Die erste Sexszene – besonders hart und schmutzig, somit für die Jungfernsichtung die ideale Ratzfatz-Defloration mit abschließendem Facial – findet in einem abgeranzten Schlachthaus gegen eine Schweinehälfte gestützt statt, später besorgt man es sich in einer verfallenen Hafengegend (unter den Augen einer Polizisten-Epiphanie) oder in den engen Kabinen eines Toilettenraums. Bewusstseinserweiternd auch der Besuch in einem Tattoostudio: Nicht nur, weil die weibliche Kundin damals noch eine seltene Ausnahme von den Arschgeweih-Armeen von heute war, sondern auch wegen der erbarmunsgwürdigen hygienischen Zustände vor Ort. NEW YORK CITY INFENO spielt noch einige Jahre bevor Aids alles veränderte. Hier frönt man noch voller Enthusiasmus dem Anything goes, frenetisch umbrandet von der zelebratorischen Musik der Village People (deren Namen ich während der Sichtung tatsächlich zum ersten Mal mit Greenwich Village in New York zusammenbrachte). Aber um diese Freude und Aufbruchstimmung herum muss man schon dern Verfall diagnostizieren, dem die Metropole unterliegt. Als Vorbote auf kommendes Unheil entlädt sich der ganze Druck am Ende in einem finsteren Club, wo zum wahrhaft infernalischen Industrial-Noisepunk von „Stigmata Hari“ eine schwule SM-Orgie stattfindet, die durchaus Parallelen zu den Hölleninszenierungen des Horrorfilms aufweist.

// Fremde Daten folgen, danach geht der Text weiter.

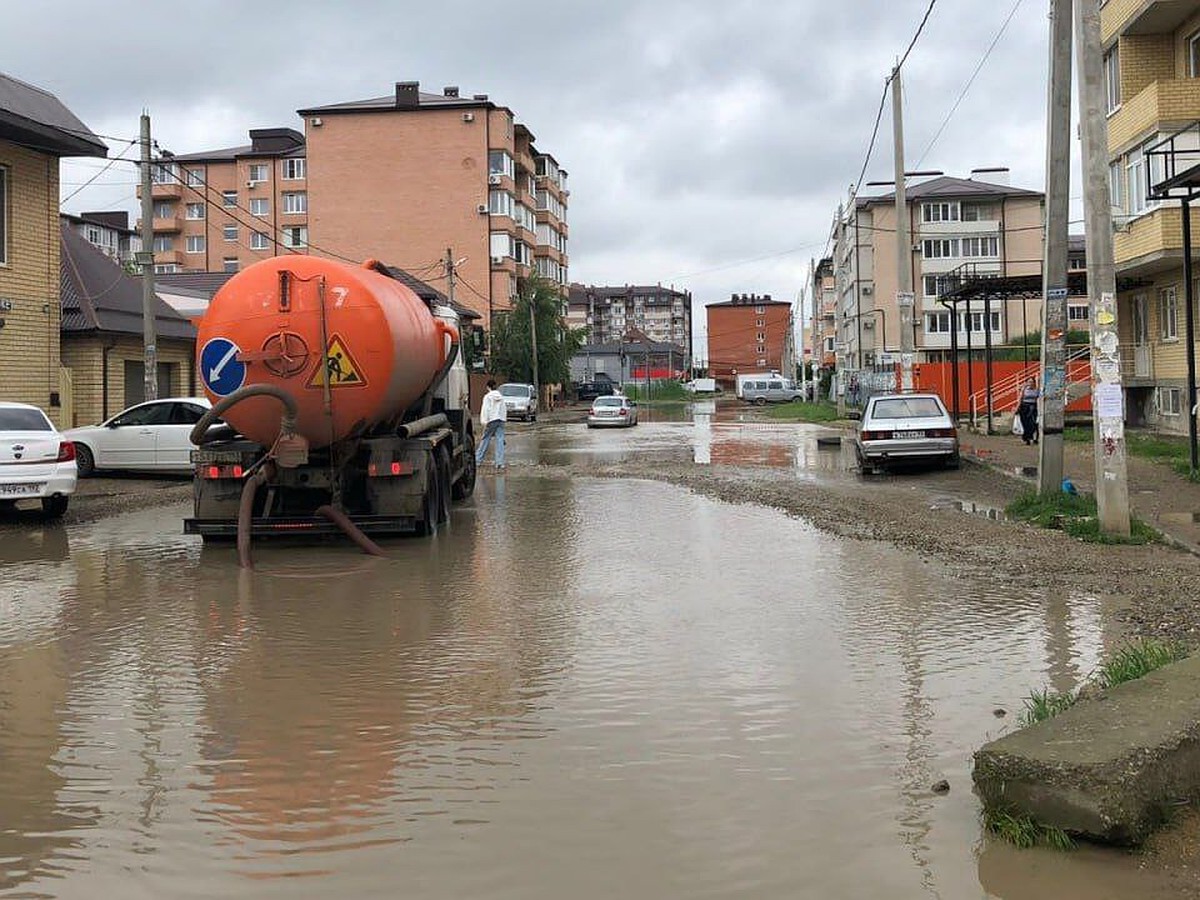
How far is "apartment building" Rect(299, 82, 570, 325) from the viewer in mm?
75438

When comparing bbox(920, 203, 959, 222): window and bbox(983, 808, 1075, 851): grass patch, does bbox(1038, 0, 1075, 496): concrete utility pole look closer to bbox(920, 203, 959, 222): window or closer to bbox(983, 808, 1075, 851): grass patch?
bbox(983, 808, 1075, 851): grass patch

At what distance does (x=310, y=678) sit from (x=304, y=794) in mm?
2154

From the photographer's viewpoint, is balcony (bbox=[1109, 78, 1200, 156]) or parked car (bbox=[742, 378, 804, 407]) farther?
parked car (bbox=[742, 378, 804, 407])

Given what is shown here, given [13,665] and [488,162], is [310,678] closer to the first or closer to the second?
[13,665]

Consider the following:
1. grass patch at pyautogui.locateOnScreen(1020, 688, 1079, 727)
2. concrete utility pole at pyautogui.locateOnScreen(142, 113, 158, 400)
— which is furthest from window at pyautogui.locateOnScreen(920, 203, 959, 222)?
grass patch at pyautogui.locateOnScreen(1020, 688, 1079, 727)

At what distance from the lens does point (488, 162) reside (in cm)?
7556

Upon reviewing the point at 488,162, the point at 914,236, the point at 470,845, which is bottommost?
the point at 470,845

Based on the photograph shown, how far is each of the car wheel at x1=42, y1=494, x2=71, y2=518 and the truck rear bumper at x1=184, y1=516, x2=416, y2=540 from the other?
4041 millimetres

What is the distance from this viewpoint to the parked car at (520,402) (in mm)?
55250

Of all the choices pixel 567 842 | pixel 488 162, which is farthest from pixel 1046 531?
pixel 488 162

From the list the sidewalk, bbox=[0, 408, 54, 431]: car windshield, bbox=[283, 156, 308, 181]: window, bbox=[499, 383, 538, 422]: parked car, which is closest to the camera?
the sidewalk

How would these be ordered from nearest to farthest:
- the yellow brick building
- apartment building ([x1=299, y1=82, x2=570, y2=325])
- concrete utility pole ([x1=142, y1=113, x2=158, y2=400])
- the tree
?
1. the yellow brick building
2. concrete utility pole ([x1=142, y1=113, x2=158, y2=400])
3. the tree
4. apartment building ([x1=299, y1=82, x2=570, y2=325])

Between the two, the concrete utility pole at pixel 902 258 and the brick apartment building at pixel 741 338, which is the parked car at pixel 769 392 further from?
the brick apartment building at pixel 741 338

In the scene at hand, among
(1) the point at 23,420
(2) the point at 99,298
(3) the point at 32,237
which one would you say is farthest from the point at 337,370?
(2) the point at 99,298
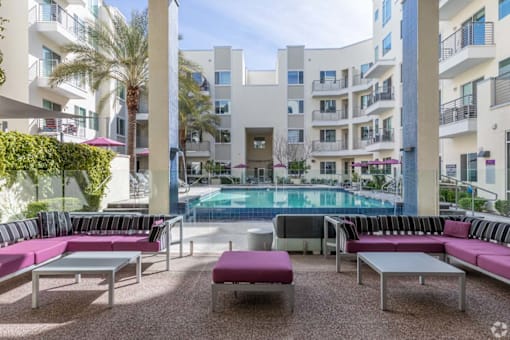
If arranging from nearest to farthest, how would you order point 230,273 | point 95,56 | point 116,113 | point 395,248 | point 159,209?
point 230,273, point 395,248, point 159,209, point 95,56, point 116,113

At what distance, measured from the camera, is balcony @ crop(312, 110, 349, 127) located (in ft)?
100

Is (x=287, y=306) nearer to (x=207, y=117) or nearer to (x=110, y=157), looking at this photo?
(x=110, y=157)

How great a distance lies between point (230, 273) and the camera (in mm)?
4047

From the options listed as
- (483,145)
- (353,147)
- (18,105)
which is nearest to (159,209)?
(18,105)

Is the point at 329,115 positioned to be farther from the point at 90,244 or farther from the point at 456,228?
the point at 90,244

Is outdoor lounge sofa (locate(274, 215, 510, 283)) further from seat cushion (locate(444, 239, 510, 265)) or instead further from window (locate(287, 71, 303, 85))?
window (locate(287, 71, 303, 85))

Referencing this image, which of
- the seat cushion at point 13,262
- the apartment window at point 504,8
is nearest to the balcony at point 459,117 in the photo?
the apartment window at point 504,8

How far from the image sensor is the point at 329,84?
3073cm

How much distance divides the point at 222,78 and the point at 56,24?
1659 centimetres

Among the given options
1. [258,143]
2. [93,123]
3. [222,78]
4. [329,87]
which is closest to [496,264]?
[93,123]

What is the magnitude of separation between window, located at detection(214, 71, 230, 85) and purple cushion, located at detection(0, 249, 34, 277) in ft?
92.2

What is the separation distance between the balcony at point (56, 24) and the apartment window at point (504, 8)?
55.7ft

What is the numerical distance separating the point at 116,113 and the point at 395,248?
75.4ft

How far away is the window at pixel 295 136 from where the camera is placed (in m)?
31.5
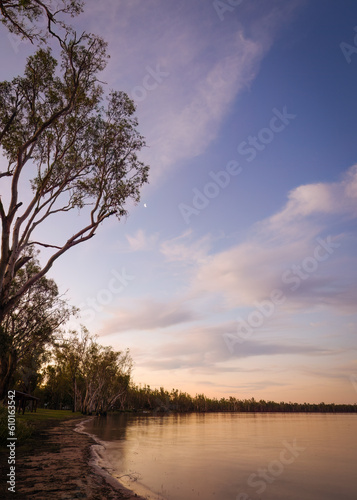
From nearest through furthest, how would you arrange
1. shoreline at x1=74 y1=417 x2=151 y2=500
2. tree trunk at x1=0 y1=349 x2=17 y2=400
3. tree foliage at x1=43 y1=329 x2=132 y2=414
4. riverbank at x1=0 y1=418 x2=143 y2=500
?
riverbank at x1=0 y1=418 x2=143 y2=500, shoreline at x1=74 y1=417 x2=151 y2=500, tree trunk at x1=0 y1=349 x2=17 y2=400, tree foliage at x1=43 y1=329 x2=132 y2=414

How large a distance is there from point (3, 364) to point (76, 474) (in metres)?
26.1

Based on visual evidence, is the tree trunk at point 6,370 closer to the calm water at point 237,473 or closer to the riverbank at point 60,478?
the calm water at point 237,473

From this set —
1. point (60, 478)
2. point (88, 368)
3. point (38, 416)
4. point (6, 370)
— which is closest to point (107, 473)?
point (60, 478)

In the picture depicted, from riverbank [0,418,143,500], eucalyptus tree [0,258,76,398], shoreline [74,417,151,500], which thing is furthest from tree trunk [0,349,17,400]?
shoreline [74,417,151,500]

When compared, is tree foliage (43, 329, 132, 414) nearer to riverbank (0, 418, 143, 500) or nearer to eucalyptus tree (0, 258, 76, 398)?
eucalyptus tree (0, 258, 76, 398)

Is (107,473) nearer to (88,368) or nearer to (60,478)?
(60,478)

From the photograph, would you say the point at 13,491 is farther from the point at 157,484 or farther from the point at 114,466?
the point at 114,466

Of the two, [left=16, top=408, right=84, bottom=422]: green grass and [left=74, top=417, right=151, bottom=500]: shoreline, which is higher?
[left=74, top=417, right=151, bottom=500]: shoreline

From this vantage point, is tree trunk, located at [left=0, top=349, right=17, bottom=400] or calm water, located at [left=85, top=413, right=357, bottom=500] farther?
tree trunk, located at [left=0, top=349, right=17, bottom=400]

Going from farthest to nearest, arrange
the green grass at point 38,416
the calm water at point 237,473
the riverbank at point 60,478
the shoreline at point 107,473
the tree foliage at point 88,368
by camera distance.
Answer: the tree foliage at point 88,368 < the green grass at point 38,416 < the calm water at point 237,473 < the shoreline at point 107,473 < the riverbank at point 60,478

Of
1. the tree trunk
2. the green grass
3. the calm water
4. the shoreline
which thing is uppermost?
the tree trunk

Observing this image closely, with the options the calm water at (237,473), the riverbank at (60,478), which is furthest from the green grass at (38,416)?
the calm water at (237,473)

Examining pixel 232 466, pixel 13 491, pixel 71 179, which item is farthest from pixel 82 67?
pixel 232 466

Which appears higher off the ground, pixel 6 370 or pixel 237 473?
pixel 6 370
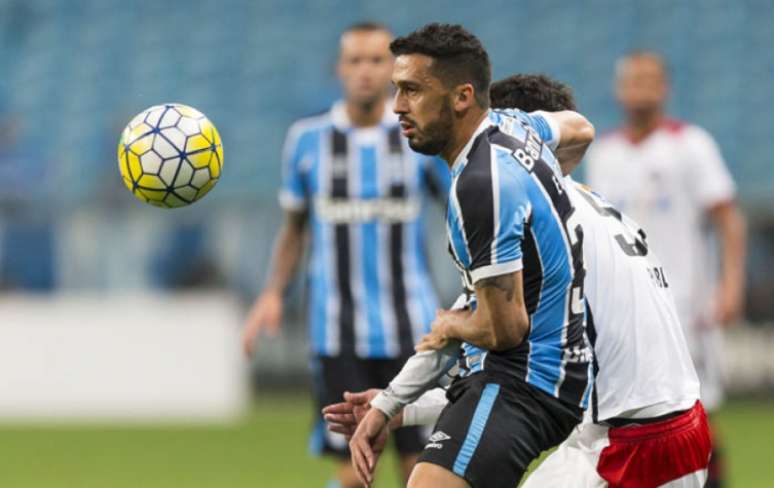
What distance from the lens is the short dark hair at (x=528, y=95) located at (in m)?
5.53

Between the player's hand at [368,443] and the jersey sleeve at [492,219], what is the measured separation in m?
0.58

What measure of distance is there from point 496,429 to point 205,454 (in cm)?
691

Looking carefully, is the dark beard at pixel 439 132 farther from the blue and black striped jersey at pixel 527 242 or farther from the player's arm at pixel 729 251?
the player's arm at pixel 729 251

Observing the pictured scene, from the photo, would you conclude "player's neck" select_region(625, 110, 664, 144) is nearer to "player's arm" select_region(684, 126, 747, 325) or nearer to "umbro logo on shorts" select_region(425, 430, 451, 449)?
"player's arm" select_region(684, 126, 747, 325)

NEW YORK CITY INFENO ist ebenso rauschhaft wie schmutzig. Er ist gleichzeitig eine Art schwules Manifest, das Selbstbestimmung sowie sexuelle wie gesellschaftliche Freiheit fordert und feiert, aber auch das Porträt einer Stadt in einer ihrer vielleicht wildesten Phasen kurz vor dem Untergang. Auf den Spuren Jérômes scheint tatsächlich noch einmal alles möglich zu sein: Sogar das Lesen der Zukunft aus ergossenem Sperma.